Like the species of fish that puffs itself up to frighten away predators, I learned to inflate myself, if only temporarily, when under threat. I then subjected would-be bullies to a verbal barrage of ridicule and embarrassment. This time, apparently, this had backfired.
Having never been in a serious fight, I was terrified. When the 3:15 bell rang, marking the end of class, I rushed to meet Wyatt, then in the first grade. Hoping for a quick getaway, I beat it to our usual spot on the school’s playground. My escape plan did not work.
As Wyatt and I ran down the concrete stairs behind the school playground, six or seven boys waited for us at the crosswalk below. I braced for the inevitable scuffle. As the crew of boys closed in, I felt Wyatt nudge me.
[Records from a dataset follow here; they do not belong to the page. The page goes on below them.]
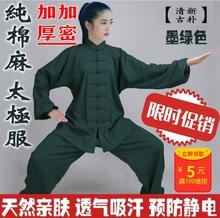 重磅加li棉麻养生男in亚麻棉太极拳练功服武术演出服女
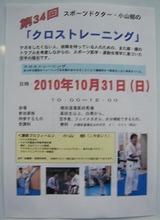 cross-training-poster-20101031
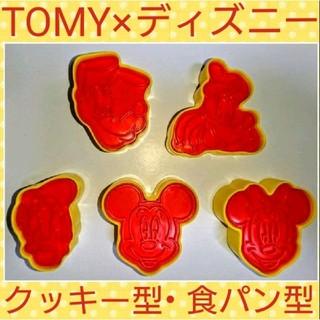 Disney - 美品★トミー ディズニー サンドイッチメーカー クッキー型 クッキーカッター
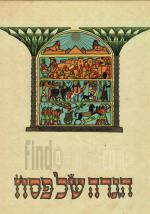 הגדה של פסח, עם 35 תמונות מאת זאב רבן - בצלאל (כחדש, המחיר כולל משלוח)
A last-minute attempt to strategize, I thought.
“I’ll hold your books for you,” Wyatt said, to my disappointment. Having calculated the odds, he’d determined there was no upside in joining me in what was sure to be a beat-down. As I toppled to the pavement in what turned out to be a one-punch fight, I remember seeing my little brother from the corner of my eye. He was watching from the school's concrete stairs, my books in his lap.
The story of the schoolyard fight and the brother who didn’t join in was the birth of The Legend of Wyatt Weems. Although the story is mine, my little brother stole the show, becoming its star.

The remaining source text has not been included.